Kann es sein, dass wir die Reihenfolge von Liebe und Leistung umgedreht haben? Wir denken immer wieder, dass wir Leistung bringen müssen, um dann im Gegenzug Liebe und Annahme zu bekommen. Das ist die Art und Weise, wie unsere Gesellschaft funktioniert. Und wir Christen sind manchmal ganz schön von unserer Gesellschaft geprägt. Wir versuchen, uns Gottes Liebe zu „erkaufen“, zu verdienen mit unserer Arbeit. Leistung führt zu Liebe. Kein Wunder, dass wir dann gestresst und gehetzt sind. Denn wir wissen ja nie, ob wir jetzt produktiv genug sind. Und wenn wir ehrlich sind, dann gibt es selbst an hochproduktiven Tagen Zeiten, die man im Rückblick auch besser hätte nutzen können. Bei Jesus ist das ganz anders: Bevor er irgendetwas geleistet hat, bekommt er die Versicherung von Gottes Liebe und Wohlgefallen. Und diese Liebe treibt seine Leistung. Er arbeitet nicht, um angenommen zu werden, sondern er arbeitet, weil er bereits angenommen ist! Jesus weiß, dass er geliebt ist. Dass er nichts tun muss, um sich die Liebe seines Vaters zu verdienen. Und diese Sicherheit befreit ihn das zu tun, was wirklich wichtig ist. Sie befreit ihn sich einfach Zeit für sich und Gott zu nehmen. Liebe führt zu Leistung.

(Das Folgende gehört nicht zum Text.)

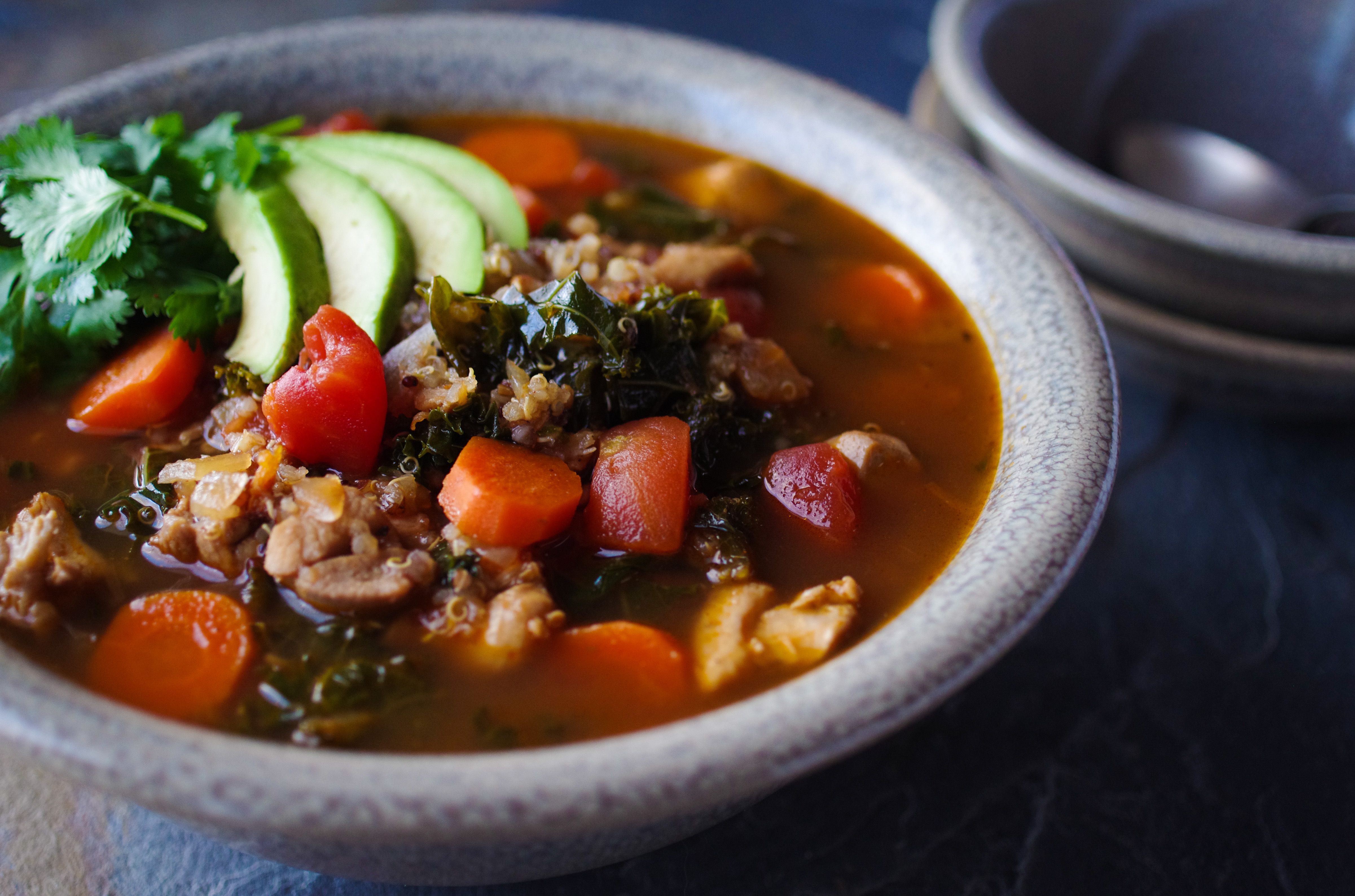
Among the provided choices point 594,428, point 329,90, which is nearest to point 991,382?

In Christus haben wir dieselbe Sicherheit. Für Christen gilt der gleiche Zuspruch wie für Jesus: „Du bist mein geliebtes Kind, an dir habe ich Wohlgefallen gefunden.“ Wir sind bereits angenommen, wir sind bereits geliebt. Ich bin geliebt, unabhängig von dem, was ich leiste! Was für ein unglaublicher Zuspruch! Das Evangelium führt also dazu, dass wir produktiv sein wollen. Und gleichzeitig befreit es uns aber von dem Druck, produktiv sein zu müssen. Wir sind nicht, was wir leisten. Sondern wir sind Gottes geliebte Kinder. Unsere Identität ist sicher. Und diese Sicherheit befähigt uns wie sonst nichts, ein produktives und dabei nicht gehetztes Leben zu führen.